I’m not persuaded that’s true, or that it’s even possible to reach that kind of conclusion. Sex ties to so much else, like identity at the physiological level. I’ll admit the possibility that sex can be a most casual thing, but all the evidence points in a different direction.
One of the biggest problems with sex work is the fact that in the US we criminalize people who are victims of human trafficking. This makes it harder for people trapped in the system to seek the help they need to escape.
At the moment I believe that decriminalizing sex work will allow people being exploited much more safely if they come forward. They won't be at risk of being thrown in jail.
Have you watched The Good Place?
Not sure if we're thinking along the same lines but I immediately thought of The Good Place, as this topic reminded me so much of the ethical and philosophical problem of
spoiler
Doug Forcett
Yes, just riffing off of @Thrabalen's comment. Our entire system is set up to prioritize profits over ethics. The Good Place asks a simple question, in todays age, is it possible to live an ethical life?
I don't know but I'll just caution against getting too caught up in binary distinctions. For example, classifying jobs as either exploitive or not doesn't seem useful?
One way of clarifying the question might be to figure out what you are curious about. Maybe you want to ask about the working conditions and effects of certain jobs. Maybe you wonder about what's going on with the people working at that strip bar your colleague went to?
But the problem with getting specific is that I don't know if anyone here could answer those questions?
I don’t expect answers, i only hope for better questions.
As it is, i’m not interested about whether any particular transaction, or type of transaction, is exploitive. Rather, i want to know is there something inherently wrong with sex work that can’t be cured through better working conditions.
The word "inherent" is doing a lot work here. I guess the question is whether there is something about it that can't be fixed, and then the question is how far do you want to go in imagining how things could be different?
Also, it's not clear what your definition of "sex work" is? You briefly mention strip clubs, porn, cartoons, and stories, and I'm not sure they belong in the same category?
It's interesting to look at the morality, I've enjoyed the different perspectives on it in this thread.

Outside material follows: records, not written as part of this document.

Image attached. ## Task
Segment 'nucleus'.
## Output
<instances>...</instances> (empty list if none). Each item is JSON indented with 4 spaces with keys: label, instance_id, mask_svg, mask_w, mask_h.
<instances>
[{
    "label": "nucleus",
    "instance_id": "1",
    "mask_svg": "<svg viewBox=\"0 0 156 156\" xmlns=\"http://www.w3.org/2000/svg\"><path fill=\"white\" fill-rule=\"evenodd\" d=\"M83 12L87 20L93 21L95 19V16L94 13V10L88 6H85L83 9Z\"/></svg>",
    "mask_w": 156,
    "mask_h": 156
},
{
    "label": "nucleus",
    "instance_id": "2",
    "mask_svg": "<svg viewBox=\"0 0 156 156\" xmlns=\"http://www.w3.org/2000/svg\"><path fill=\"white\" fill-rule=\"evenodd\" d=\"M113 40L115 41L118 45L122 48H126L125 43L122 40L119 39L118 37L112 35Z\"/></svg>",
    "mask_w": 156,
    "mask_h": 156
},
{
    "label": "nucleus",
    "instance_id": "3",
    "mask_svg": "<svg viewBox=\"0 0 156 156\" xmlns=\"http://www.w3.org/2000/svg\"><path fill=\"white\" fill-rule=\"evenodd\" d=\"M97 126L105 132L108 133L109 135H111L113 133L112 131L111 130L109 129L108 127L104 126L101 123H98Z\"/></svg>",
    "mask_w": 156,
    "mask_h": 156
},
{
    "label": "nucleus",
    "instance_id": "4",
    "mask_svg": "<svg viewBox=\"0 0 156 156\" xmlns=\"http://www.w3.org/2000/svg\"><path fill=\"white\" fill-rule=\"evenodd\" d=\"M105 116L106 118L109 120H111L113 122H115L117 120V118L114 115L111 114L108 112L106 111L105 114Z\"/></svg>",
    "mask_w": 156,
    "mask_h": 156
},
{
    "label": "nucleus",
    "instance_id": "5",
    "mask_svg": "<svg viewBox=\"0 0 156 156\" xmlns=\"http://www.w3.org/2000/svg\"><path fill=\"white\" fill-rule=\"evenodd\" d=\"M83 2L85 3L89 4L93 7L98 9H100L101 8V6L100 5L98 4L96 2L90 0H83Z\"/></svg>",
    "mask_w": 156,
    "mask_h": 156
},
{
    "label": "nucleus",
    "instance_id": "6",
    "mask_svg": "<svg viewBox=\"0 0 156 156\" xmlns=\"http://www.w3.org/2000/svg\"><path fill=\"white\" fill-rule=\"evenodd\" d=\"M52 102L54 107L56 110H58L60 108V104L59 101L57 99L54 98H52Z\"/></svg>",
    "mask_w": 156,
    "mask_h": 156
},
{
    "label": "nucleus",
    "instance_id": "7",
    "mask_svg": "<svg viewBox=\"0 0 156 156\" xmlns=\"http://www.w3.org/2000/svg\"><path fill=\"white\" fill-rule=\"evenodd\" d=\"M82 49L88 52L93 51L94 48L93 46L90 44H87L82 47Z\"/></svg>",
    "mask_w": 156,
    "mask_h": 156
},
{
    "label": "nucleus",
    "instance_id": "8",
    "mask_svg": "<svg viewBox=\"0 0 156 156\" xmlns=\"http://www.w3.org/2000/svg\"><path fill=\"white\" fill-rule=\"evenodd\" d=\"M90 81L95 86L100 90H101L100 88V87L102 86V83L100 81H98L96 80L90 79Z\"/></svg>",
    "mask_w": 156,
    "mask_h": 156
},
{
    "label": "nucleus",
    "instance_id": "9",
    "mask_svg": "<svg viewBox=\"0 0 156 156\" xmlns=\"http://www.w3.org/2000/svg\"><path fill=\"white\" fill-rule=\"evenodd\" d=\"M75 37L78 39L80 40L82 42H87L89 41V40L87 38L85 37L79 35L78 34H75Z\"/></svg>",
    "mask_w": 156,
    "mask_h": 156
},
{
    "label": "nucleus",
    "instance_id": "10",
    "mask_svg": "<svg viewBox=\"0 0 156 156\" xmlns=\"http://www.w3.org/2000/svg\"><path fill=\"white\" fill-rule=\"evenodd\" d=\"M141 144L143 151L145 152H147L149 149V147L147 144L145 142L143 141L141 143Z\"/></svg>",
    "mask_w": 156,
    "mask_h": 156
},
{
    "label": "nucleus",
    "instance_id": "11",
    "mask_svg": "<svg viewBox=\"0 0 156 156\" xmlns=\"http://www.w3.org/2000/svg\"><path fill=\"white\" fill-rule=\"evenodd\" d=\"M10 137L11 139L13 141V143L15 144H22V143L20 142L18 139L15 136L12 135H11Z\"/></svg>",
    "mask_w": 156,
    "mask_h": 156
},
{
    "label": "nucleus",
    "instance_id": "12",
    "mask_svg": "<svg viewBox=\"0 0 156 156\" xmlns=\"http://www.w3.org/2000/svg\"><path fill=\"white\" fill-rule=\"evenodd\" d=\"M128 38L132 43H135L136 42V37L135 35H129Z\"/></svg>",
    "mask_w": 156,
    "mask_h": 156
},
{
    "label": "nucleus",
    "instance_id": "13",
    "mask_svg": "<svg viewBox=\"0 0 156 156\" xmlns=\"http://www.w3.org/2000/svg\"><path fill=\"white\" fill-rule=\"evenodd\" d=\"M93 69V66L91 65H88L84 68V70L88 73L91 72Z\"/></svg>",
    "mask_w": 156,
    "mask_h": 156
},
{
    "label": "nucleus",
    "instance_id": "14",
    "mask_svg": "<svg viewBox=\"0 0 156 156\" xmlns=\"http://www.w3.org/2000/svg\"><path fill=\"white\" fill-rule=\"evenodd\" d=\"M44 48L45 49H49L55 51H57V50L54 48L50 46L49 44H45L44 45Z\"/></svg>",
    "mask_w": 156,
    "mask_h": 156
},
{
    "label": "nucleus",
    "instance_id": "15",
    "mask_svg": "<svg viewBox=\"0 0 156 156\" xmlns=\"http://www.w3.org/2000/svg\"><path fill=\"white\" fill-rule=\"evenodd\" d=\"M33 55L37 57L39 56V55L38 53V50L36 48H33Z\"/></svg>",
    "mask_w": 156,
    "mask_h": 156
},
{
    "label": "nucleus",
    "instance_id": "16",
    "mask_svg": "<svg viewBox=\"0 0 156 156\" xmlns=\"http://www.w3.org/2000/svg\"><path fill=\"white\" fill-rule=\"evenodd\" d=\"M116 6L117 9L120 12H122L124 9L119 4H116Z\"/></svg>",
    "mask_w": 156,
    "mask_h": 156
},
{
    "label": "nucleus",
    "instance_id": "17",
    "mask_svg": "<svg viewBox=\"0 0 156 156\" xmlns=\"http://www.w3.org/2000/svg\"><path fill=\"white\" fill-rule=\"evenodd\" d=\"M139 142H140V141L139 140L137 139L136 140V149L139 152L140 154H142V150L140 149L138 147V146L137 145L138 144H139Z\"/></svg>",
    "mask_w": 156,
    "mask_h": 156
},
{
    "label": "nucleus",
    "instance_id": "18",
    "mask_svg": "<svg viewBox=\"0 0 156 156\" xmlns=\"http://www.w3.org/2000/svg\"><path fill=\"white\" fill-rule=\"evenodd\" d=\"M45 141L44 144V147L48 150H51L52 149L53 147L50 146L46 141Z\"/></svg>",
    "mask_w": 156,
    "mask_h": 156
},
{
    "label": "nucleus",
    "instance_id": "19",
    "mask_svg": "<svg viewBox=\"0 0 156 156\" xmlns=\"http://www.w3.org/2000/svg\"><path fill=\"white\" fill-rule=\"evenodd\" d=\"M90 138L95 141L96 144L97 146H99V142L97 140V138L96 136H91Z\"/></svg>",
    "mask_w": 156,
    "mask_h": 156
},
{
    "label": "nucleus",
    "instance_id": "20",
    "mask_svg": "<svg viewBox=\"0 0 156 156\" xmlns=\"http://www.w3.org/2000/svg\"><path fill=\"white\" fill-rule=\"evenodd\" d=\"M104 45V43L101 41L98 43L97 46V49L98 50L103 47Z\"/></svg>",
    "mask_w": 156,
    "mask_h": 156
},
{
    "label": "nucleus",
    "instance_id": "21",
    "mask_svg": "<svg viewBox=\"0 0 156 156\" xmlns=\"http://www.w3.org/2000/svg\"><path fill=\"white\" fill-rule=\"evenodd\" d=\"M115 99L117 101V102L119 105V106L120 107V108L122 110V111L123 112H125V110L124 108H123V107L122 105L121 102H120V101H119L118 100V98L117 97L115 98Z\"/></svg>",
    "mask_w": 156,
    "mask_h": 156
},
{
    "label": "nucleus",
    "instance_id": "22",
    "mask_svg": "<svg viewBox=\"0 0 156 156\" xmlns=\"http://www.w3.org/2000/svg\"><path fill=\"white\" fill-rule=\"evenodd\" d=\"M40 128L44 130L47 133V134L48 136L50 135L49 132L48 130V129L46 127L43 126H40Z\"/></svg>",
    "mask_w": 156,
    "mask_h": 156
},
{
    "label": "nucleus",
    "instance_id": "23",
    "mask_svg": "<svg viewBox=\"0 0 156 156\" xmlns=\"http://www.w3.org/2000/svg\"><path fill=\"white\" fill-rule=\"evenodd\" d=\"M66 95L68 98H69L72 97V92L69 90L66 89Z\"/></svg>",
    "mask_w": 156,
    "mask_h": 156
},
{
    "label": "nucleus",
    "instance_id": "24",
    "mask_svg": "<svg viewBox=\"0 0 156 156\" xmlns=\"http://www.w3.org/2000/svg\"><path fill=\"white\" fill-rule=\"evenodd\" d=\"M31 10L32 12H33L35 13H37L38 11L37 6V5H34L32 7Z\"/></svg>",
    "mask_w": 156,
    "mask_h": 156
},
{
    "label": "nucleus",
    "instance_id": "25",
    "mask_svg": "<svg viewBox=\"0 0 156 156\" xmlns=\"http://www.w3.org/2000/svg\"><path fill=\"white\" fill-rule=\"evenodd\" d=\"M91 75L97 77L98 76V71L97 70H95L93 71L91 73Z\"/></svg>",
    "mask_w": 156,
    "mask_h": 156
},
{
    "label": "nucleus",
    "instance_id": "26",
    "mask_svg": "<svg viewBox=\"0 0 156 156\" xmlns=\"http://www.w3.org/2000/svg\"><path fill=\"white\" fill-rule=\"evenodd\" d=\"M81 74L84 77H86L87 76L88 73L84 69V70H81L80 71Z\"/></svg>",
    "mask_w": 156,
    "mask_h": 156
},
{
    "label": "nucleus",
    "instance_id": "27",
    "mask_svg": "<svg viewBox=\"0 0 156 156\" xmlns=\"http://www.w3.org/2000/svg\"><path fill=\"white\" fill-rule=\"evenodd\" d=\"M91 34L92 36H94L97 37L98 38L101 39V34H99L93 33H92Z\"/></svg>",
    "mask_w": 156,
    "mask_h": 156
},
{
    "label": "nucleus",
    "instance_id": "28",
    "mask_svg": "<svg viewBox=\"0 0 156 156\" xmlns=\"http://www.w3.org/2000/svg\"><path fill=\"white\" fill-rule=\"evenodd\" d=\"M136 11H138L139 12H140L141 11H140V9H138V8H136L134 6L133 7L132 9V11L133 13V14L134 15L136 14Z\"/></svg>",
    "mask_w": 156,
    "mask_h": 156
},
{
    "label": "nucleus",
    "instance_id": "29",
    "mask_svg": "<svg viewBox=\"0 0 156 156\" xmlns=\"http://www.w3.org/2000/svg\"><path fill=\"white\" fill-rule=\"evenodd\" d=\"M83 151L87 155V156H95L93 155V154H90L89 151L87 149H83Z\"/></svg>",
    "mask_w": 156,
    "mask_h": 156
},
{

Regardless of what any of us think though, one thing is always going to be true: There will always be both supply and demand for transactional sex.
And, as others have mentioned, prohibition makes the problems worse, not better.
So if it's not going away then does it really matter what anyone thinks about whether it's right or wrong? Shouldn't the focus (from a societal standpoint) be on how to make it reasonably safe and then leave it up to individuals to decide whether or not to participate?
Some people think drinking is a sin. Others think marijuana is a corrupting influence that leads to all manner of evil. But we now know that letting people choose for themselves results in less of all the things we want to avoid (crime, addiction, etc..).
I think with anything that has mental or physical health implications, education and open discourse are as important as regulation, maybe more. I'm not sure morality has a major role to play (which is not to say it's not valuable).
I'm all for legalization so long as it leads to unionization and protections to ensure that this line of work is safe for everybody involved. On the service side, the workers shouldn't be on the street, etc.
Years ago some friends and I were driving back from a party and we saw a girl we used to go to school with hooking. Prior to that I never would have considered the prostitutes I'd see on certain main roads -- but ever since then, I'm overcome by sadness.
Ultimately, I want everything legalized with appropriate processes and controls in place that protect those involved.